Task to carry out
Without any of its pictures, the listing below should be output exactly.

Supplied data
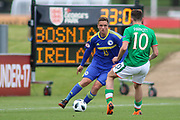 Nemanja Nikolic of Bosnia and Herzegovina (13) takes on Troy Parrot of Republic of Ireland (10) during the UEFA European Under 17 Championship 2018 match between Bosnia and Republic of Ireland at Stadion Bilino Polje, Zenica, Bosnia and Herzegovina on 11 May 2018. Picture by Mick Haynes.
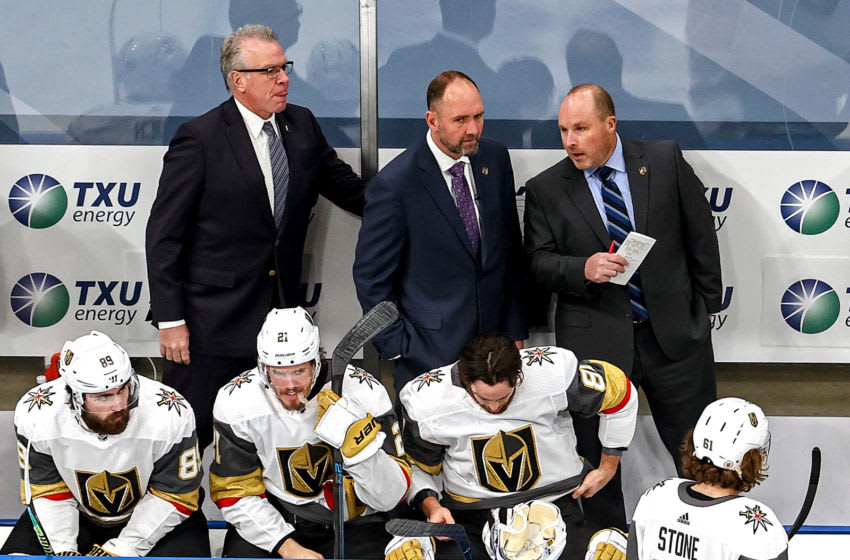 Head coach Peter DeBoer of the Vegas Golden Knights speaks with his staff during the first period against the Dallas Stars in Game Four of the Western Conference Final. (Photo by Bruce Bennett/Getty Images)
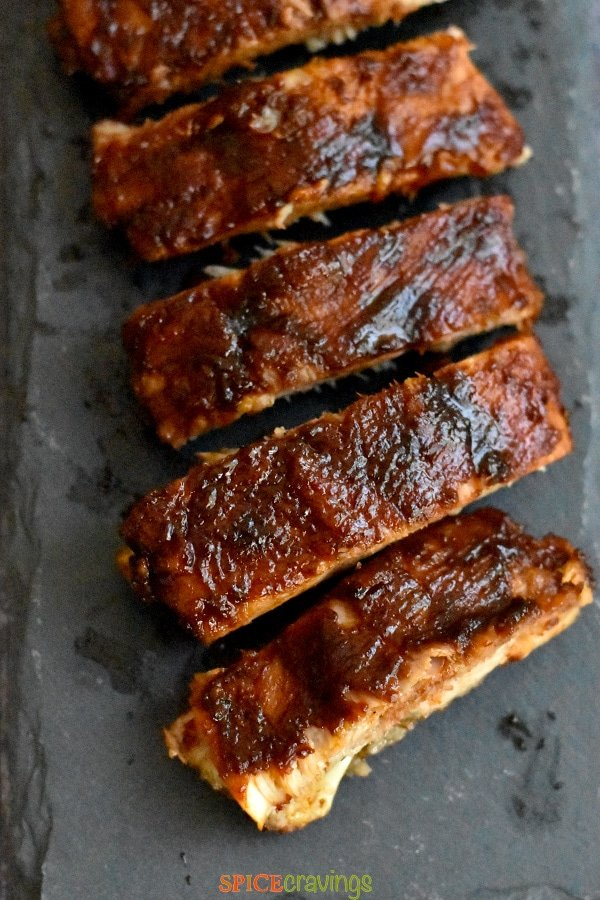 Crispy BBQ Ribs served on a slate platter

Written solution
 Nemanja Nikolic of Bosnia and Herzegovina (13) takes on Troy Parrot of Republic of Ireland (10) during the UEFA European Under 17 Championship 2018 match between Bosnia and Republic of Ireland at Stadion Bilino Polje, Zenica, Bosnia and Herzegovina on 11 May 2018. Picture by Mick Haynes.
 Head coach Peter DeBoer of the Vegas Golden Knights speaks with his staff during the first period against the Dallas Stars in Game Four of the Western Conference Final. (Photo by Bruce Bennett/Getty Images)
 Crispy BBQ Ribs served on a slate platter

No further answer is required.